▸ **PETUNJUK LATIHAN**: Tolong ketik ulang bagian teks tentang penggusuran di Jakarta di bawah ini tanpa mengubah apa pun, mulai dari "Saya juga sudah" dan berakhir pada "disediakan rumah susun.".

▸ **KUTIPAN TERPILIH**:
※ ※ ※
SEMULA saya ingin berhenti menulis keberpihakan kepada rakyat tergusur sebab setelah ekskalasi protes berbagai pihak dan dewan hakim menerima gugatan rakyat tergusur di Bukit Duri dan Bidara Cina, tampaknya Pemprov DKI Jakarta berkenan menghentikan penggusuran. Namun mendadak koran Rakyat Merdeka secara mencolok di halaman pertama edisi 24 Agustus 2016 gegap-gempita memberitakan bahwa pemerintah provinsi Daerah Khusus Istimewa Jakarta akan melakukan penggusuran di tidak kurang dari 325 lokasi di ibukota negara Indonesia.
Berita besar tersebut jelas sangat mengejutkan sanubari saya yang baru mulai berhasil menenteramkan diri . Maka saya tidak bisa menahan diri untuk kembali menulis keberpihakan kepada rakyat tergusur yang tidak ikhlas dirinya digusur. Namun berdasar pengalaman masa lalu , saya perlu menyesuaikan tulisan saya dengan kenyataan sikap mereka yang mendukung penggusuran rakyat. Sudah cukup lelah saya menjelaskan alasan rakyat tidak mengikhlaskan dirinya digusur padahal Pemprov DKI Jakarta sudah berbaik hari menawarkan rumah susun meski rumah susun berdasar sewa dengan kontrak maksimal dua tahun.
Saya juga sudah putus asa menjelaskan bahwa di samping uang sewa, mereka yang dipindah ke rumah susun berbasis sewa maksimal dua tahun juga masih wajib memikul biaya sampingan lain-lainnya seperti biaya perawatan kebersihan, biaya keamanan, biaya listerik dan air, dan entah apa lagi.
Terlepas dari urusan dana, secara psikologis juga tidak semua warga setuju dirinya dipindah ke rumah susun semewah apa pun sebab tidak terbiasa hidup di rumah bersusun-susun. Mengenai dampak kehilangan sumber nafkah akibat dipaksa pindah ke rumah susun tampaknya memang sulit dimengerti oleh mereka yang tidak sadar akibat belum pernah hidup di permukiman kumuh bahwa permukiman sekaligus menjadi tempat mencari nafkah. Pendek kata memang banyak alasan untuk tidak mampu dan tidak mau mengerti kenapa sampai ada rakyat yang tidak mau digusur padahal disediakan rumah susun.
※ ※ ※
(Pertanyaan spasial berbasis gambar)
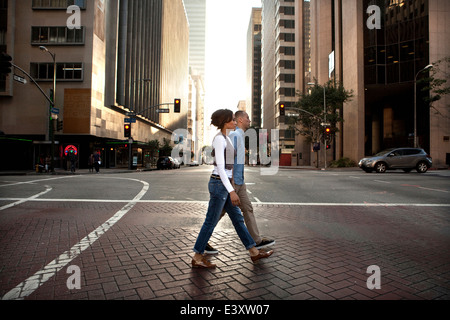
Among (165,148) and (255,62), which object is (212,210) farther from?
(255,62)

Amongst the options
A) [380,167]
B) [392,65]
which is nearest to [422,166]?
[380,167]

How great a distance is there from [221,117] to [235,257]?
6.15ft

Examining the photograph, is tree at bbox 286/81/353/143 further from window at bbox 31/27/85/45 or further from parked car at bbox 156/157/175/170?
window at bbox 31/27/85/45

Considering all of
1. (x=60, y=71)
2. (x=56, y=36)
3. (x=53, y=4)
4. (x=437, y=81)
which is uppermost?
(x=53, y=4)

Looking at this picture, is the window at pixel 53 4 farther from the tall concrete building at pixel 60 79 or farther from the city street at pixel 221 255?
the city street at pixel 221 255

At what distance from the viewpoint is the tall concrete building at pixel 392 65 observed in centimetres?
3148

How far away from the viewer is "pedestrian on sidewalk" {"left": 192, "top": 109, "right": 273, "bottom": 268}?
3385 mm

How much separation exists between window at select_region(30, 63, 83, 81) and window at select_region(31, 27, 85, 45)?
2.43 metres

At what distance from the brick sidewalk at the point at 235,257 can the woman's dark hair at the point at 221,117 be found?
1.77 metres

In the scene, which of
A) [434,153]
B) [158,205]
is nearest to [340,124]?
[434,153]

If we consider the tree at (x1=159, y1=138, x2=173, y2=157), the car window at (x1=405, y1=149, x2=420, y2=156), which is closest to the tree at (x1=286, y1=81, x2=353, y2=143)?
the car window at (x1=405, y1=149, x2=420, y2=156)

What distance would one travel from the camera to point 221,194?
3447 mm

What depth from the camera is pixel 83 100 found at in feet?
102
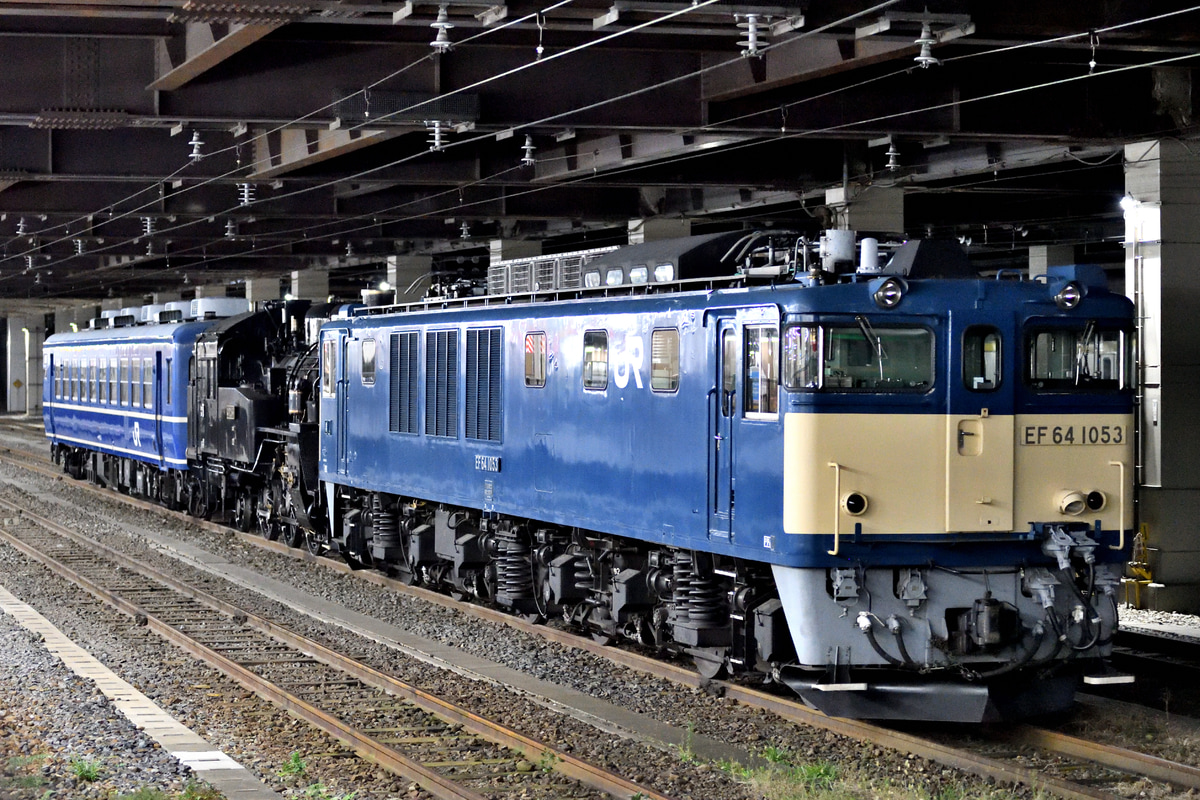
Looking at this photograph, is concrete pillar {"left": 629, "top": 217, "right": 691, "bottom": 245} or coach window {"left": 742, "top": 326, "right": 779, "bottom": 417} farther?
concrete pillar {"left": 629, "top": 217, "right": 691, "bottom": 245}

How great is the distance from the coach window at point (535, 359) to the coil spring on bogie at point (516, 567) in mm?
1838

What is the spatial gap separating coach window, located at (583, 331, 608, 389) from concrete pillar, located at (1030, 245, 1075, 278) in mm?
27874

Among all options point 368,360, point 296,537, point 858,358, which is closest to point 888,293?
※ ※ ※
▸ **PENYELESAIAN SOAL**:
Saya juga sudah putus asa menjelaskan bahwa di samping uang sewa, mereka yang dipindah ke rumah susun berbasis sewa maksimal dua tahun juga masih wajib memikul biaya sampingan lain-lainnya seperti biaya perawatan kebersihan, biaya keamanan, biaya listerik dan air, dan entah apa lagi.
Terlepas dari urusan dana, secara psikologis juga tidak semua warga setuju dirinya dipindah ke rumah susun semewah apa pun sebab tidak terbiasa hidup di rumah bersusun-susun. Mengenai dampak kehilangan sumber nafkah akibat dipaksa pindah ke rumah susun tampaknya memang sulit dimengerti oleh mereka yang tidak sadar akibat belum pernah hidup di permukiman kumuh bahwa permukiman sekaligus menjadi tempat mencari nafkah. Pendek kata memang banyak alasan untuk tidak mampu dan tidak mau mengerti kenapa sampai ada rakyat yang tidak mau digusur padahal disediakan rumah susun.